**課題の指示**
提示文にある一文「後日、カフェで待つキモの前に現れたのはユミだった。」を英語に翻訳してください。

**提示文**
途中、アーティストであるKALSENの加入[1]やクラウドファンディングでの資金集めを経て、2021年に本作をリリース。同年のKOREA GAME AWARDSでベストインディーゲーム賞を受賞している。
タイトルの『母胎ソロ』とは生まれてから一度も恋愛経験がないことを意味する。主人公であるカン・キモもそのひとりだ。本作ではキモがソゲティン(知人の紹介で男女が会うこと)する様子が描かれる。
キモの行動は奇妙かつコミカルで、プレイしていてつい笑ってしまう部分が多い。その裏には俳優の丁寧な役作りや細部までこだわった設定が垣間見えた。一方で「モテないことを笑う」といった今日では時代錯誤とも感じる風潮を本作がどう描いたのかにも触れていきたい。
この記事では『母胎ソロ』のあらすじ、登場人物を紹介した後、ゲーム内容をレビューしていく。
- コミカルな作品が好きな人
このゲームは恋愛を楽しむゲームではなくて、あくまでも恋愛に至る以前のデートの部分までを体験するゲームであることに注意してほしいわね。
『母胎ソロ』あらすじ
カン・キモは30歳を目前にして、ソゲティンを繰り返していた。
連敗続きのキモは友人・セチと酒を酌み交わし、次の女の子を紹介してもらうことになる。
後日、カフェで待つキモの前に現れたのはユミだった。
『母胎ソロ』登場人物
カン・キモ
29歳、IT企業でシステムエンジニアとして働いている。
友人たちには母胎ソロであることをからかわれており、早く恋人を作らねばと焦っている。
キム・ユミ
就職活動に苦戦している。
気分転換にキモとのソゲティンにやってきた。
『母胎ソロ』レビュー
絶妙にウザいキモと懐が深いユミ、役者の演技が光る
『母胎ソロ』で一番印象に残ったのはキャラクターだ。
主人公のキモは一見すると清潔感があって、それほどモテない人物には見えないが、いざ話し始めるととにかくウザい。どうしようもないボケを披露して自ら笑ったり、真剣に話しているのに他の女性を目で追ったり、初対面で元カレと別れた理由を聞いたりとイライラさせるワザは名人級である。

**参考情報**
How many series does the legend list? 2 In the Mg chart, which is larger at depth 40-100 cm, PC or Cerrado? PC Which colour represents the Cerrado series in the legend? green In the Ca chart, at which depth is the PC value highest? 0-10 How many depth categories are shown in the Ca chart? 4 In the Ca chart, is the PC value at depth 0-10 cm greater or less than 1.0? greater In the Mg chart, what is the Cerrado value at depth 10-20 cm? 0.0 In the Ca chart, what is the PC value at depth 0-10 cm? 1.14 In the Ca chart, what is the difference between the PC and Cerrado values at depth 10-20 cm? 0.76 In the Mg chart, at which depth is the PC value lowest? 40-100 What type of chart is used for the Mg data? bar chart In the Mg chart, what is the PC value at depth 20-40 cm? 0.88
--
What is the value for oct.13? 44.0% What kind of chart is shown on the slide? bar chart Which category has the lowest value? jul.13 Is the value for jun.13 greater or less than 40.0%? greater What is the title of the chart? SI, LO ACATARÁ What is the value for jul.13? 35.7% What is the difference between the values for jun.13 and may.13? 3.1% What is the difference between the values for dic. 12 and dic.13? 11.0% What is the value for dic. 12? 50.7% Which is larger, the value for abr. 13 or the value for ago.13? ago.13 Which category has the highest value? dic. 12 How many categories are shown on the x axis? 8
==
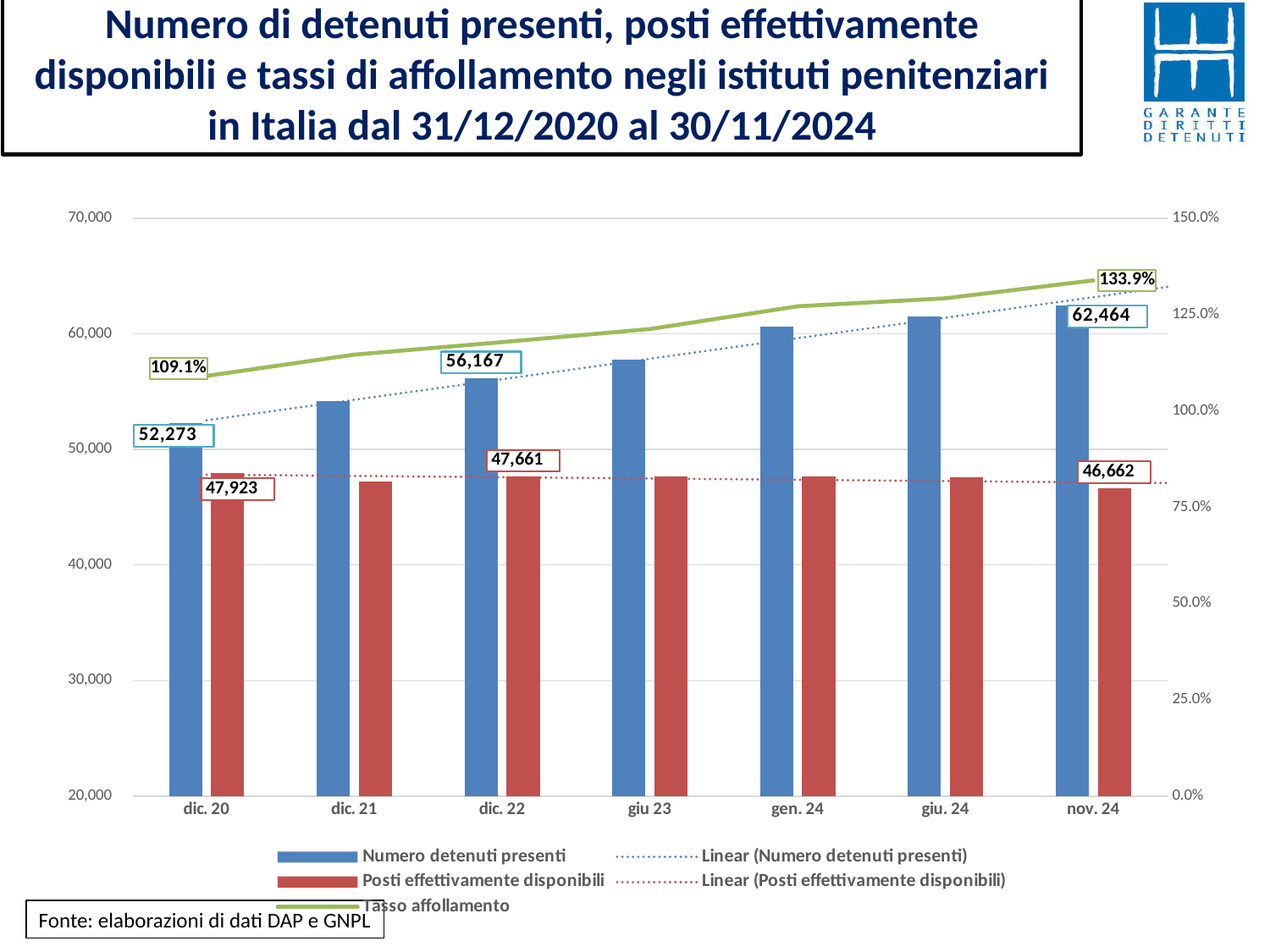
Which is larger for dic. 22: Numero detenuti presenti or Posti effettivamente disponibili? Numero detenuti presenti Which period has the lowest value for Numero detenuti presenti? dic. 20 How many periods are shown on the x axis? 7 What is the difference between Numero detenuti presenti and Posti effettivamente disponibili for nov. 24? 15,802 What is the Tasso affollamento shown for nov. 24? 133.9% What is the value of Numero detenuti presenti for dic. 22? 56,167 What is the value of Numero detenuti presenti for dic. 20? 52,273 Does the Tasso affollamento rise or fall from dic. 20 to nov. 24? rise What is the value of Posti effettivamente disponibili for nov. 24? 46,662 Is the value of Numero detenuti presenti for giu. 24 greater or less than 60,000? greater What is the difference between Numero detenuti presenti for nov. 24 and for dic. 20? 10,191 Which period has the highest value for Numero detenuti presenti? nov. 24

**解答**
Some days later, the one who appeared before Kimo, who was waiting at a café, was Yumi.